Tiga kali coret dalam 30 menit

"Apa kamu sudah bawa semua? Boarding pass, telepon, charger, dompet?" si lelaki bertanya pada si perempuan.
"Iya, iya, sudah koq" jawab si perempuan.

Si lelaki menaruh koper di dalam bagasi mobil dan kemudian mereka berdua masuk ke dalam mobil.

Dua menit kemudian....
"Oh! Tidak! Saya lupa kunci apartemen!" Si lelaki menyetir balik si mobil kembali ke arah rumah mereka.
"Apa kamu pegang kunci2 itu? Saya kasih ke kamu ngga sih kemarin?" tanya si perempuan.
"Tidak, sayang, kamu meninggalkannya di atas meja makan, kemarin," si lelaki membalas.
"Ah ya, kamu benar, saya meninggalkannya di atas meja ketika kita bertukar kunci."
"Iya, saya tidak mengambil kuncimu," balas si lelaki sambil tersenyum.
"Ah, kamu betul".

Tidak terlalu lama, mereka tiba di rumah. Si perempuan berlari2 kembali ke dalam rumah dan mengambil si kunci yang memang seperti diduga tergeletak begitu saja di meja dapur. Mereka kemudian bergegas meluncur ke bandara. Dalam waktu sepuluh menit, mereka tiba di zona pemberangkatan. Si perempuan mendaratkan ciuman di bibir si lelaki, mengucapkan selamat tinggal, dan berjanji bahwa dia akan menelepon sebelum boarding.

Lima menit kemudian...
"Riiiiiiing!!!" Si lelaki menerima telepon dari nomor yang tak dikenal.
"Halo?"
"Ya, halo sayang, ini aku... istrimu ini membuat kebodohan. Saya menelpon dari Skype.... seperti yang kau bayangkan, saya melupakan si telepon genggam."
"Oh geez... bukankah tadi saya sudah tanya soal si telepon? Apa yang harus saya lakukan sekarang? Kembali ke bandara atau mengeposkan telepon mu?"
"Kita masih punya waktu, apakah kamu bersedia kembali ke bandara, sayang? Kita bertemu pintu tempat kamu menurunkanku tadi... Maaf sekali ya"
"OK, kita ketemu di situ..... back to where we began.”

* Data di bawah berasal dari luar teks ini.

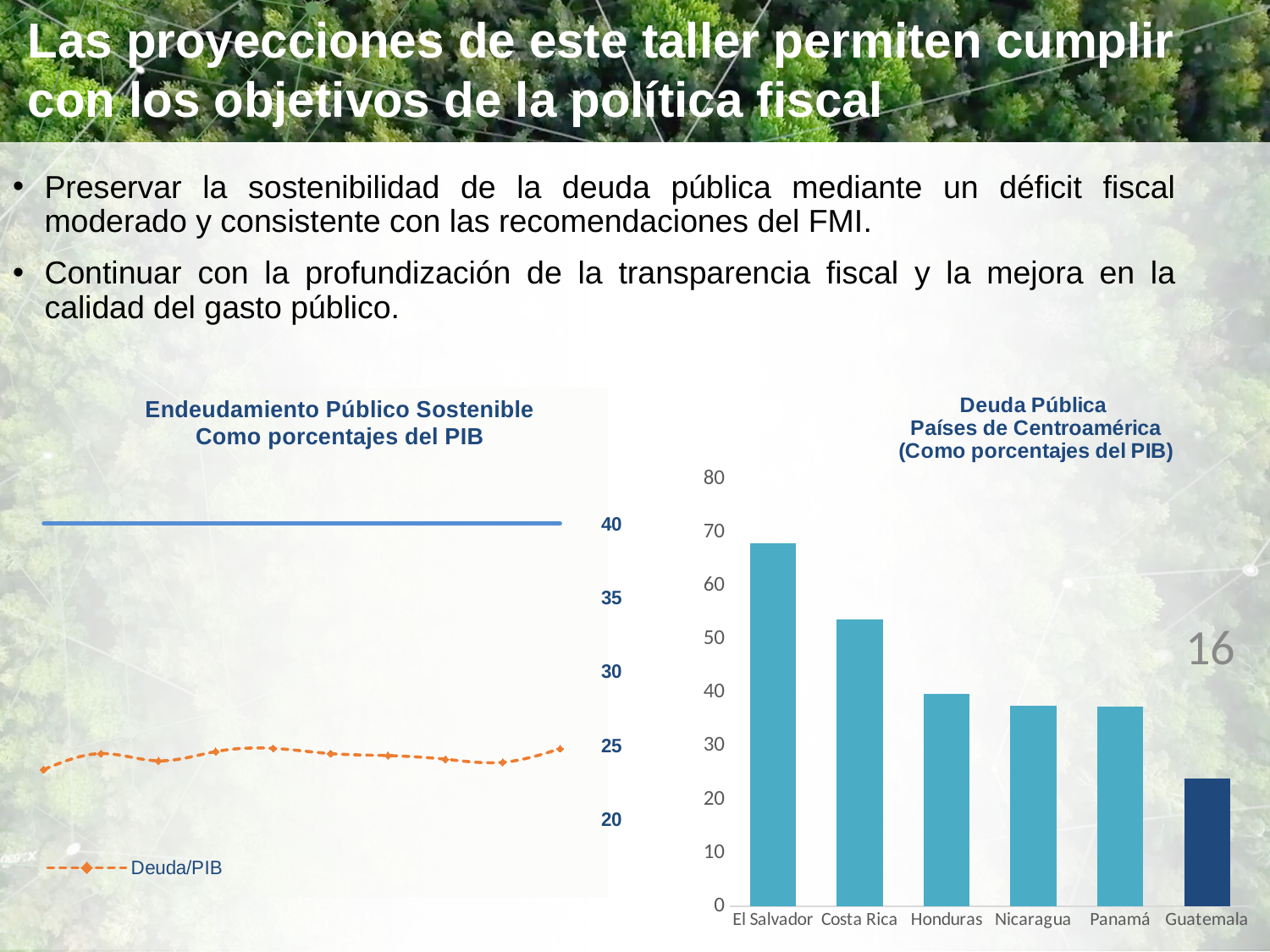
In the 'Deuda Pública Países de Centroamérica' chart, which is larger, the value for Panamá or the value for Guatemala? Panamá In the 'Deuda Pública Países de Centroamérica' chart, is the value for El Salvador greater or less than 60? greater In the 'Deuda Pública Países de Centroamérica' chart, is the value for Costa Rica greater or less than 50? greater In the 'Endeudamiento Público Sostenible' chart, are the values of the dashed Deuda/PIB line greater or less than 30? less In the 'Deuda Pública Países de Centroamérica' chart, which country has the highest value? El Salvador In the 'Endeudamiento Público Sostenible' chart, what series name does the legend show? Deuda/PIB What kind of chart is the 'Endeudamiento Público Sostenible' chart on the left of the slide? line chart In the 'Deuda Pública Países de Centroamérica' chart, how many countries are shown? 6 In the 'Deuda Pública Países de Centroamérica' chart, which country has the lowest value? Guatemala What kind of chart is the 'Deuda Pública Países de Centroamérica' chart on the right of the slide? bar chart In the 'Deuda Pública Países de Centroamérica' chart, which is larger, the value for Costa Rica or the value for Honduras? Costa Rica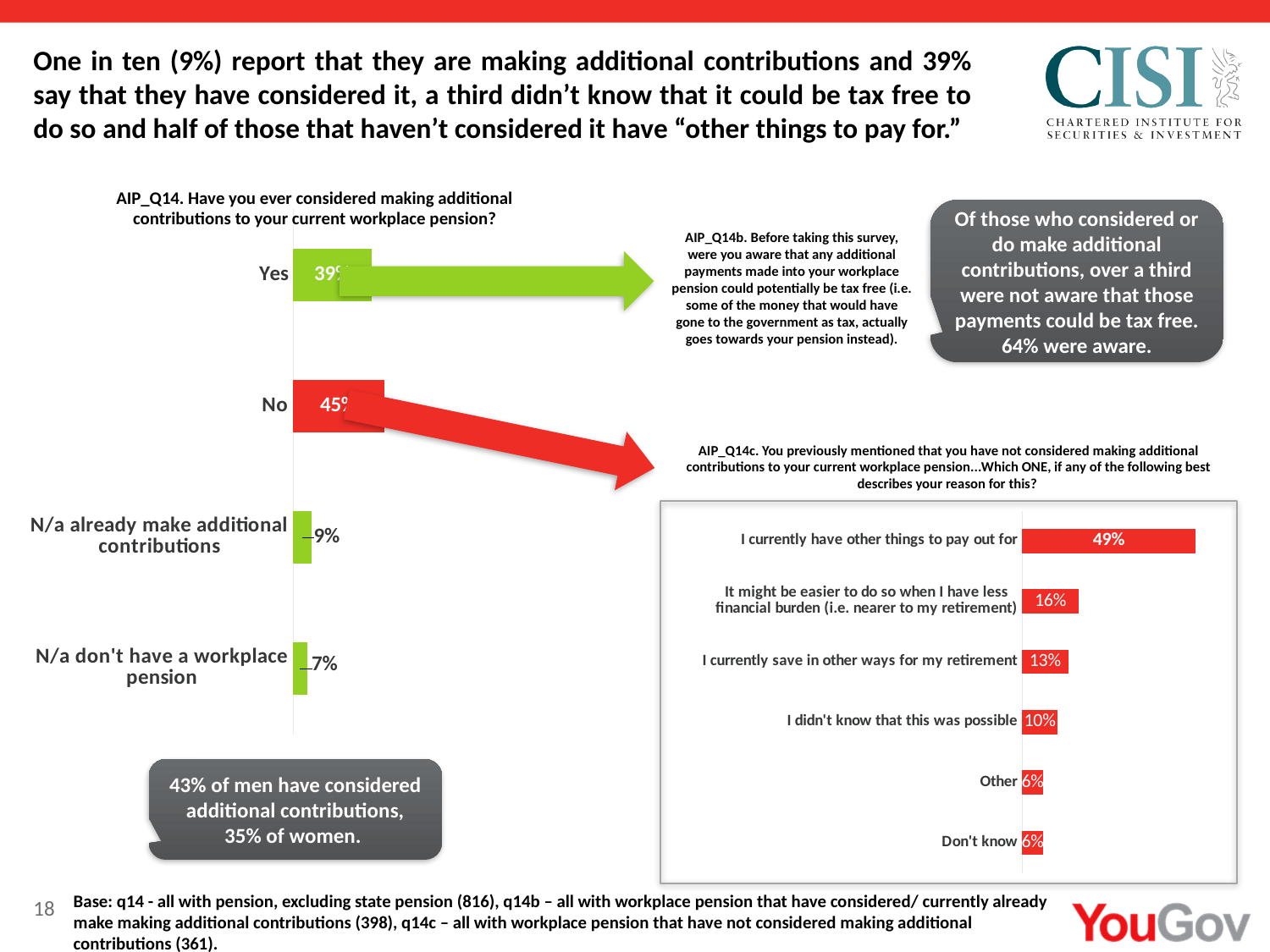
In the AIP_Q14 chart on the left, which response has the lowest value? N/a don't have a workplace pension In the AIP_Q14c chart on the right, how many reason categories are listed? 6 In the AIP_Q14 chart on the left, which response has the highest value? No What type of chart is the AIP_Q14c chart on the right? Bar chart In the AIP_Q14c chart on the right, what is the difference between "It might be easier to do so when I have less financial burden" and "I didn't know that this was possible"? 6% In the AIP_Q14 chart on the left, how many response categories are shown? 4 In the AIP_Q14c chart on the right, which reason has the highest percentage? I currently have other things to pay out for In the AIP_Q14 chart on the left, what percentage answered "No"? 45% In the AIP_Q14c chart on the right, what percentage chose "I currently have other things to pay out for"? 49% In the AIP_Q14 chart on the left, what is the difference between the "No" and "Yes" percentages? 6% In the AIP_Q14c chart on the right, what percentage chose "I currently save in other ways for my retirement"? 13% In the AIP_Q14 chart on the left, what percentage answered "N/a already make additional contributions"? 9%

Dua puluh menit kemudian...
"Hmmm... koq mobilnya belum datang ya..."
Si perempuan tak bisa menelpon si lelaki. Sinyal wifi bandara tidak sampai ke area di luar gedung. Si lelaki jelas tak bisa menelpon si perempuan.... lha wong telepon genggam-nya kelupaan koq.

Lima menit kemudian....
"Hey hey hey!!!!" si lelaki berteriak dari dalam mobil.
Si perempuan menoleh ke arah mobil tersebut dan tersenyum....
"Oh, akhirnya.... kamu.... thank goodness!"
"Ini teleponmu... uhhmmmmm…. do you know it’s not the same door?"
"Oooooh!!!!!"

True story. 
The original conversation was entirely in English. 

n.b. tulisan ini di-posting karena diingatkan oleh DP.... matur nuwun ya mas :) 

1 comment:

Dimas Prakoso said...

akhirnya bisa baca tulisannya lagi.. heehehehe.... thanks Prof.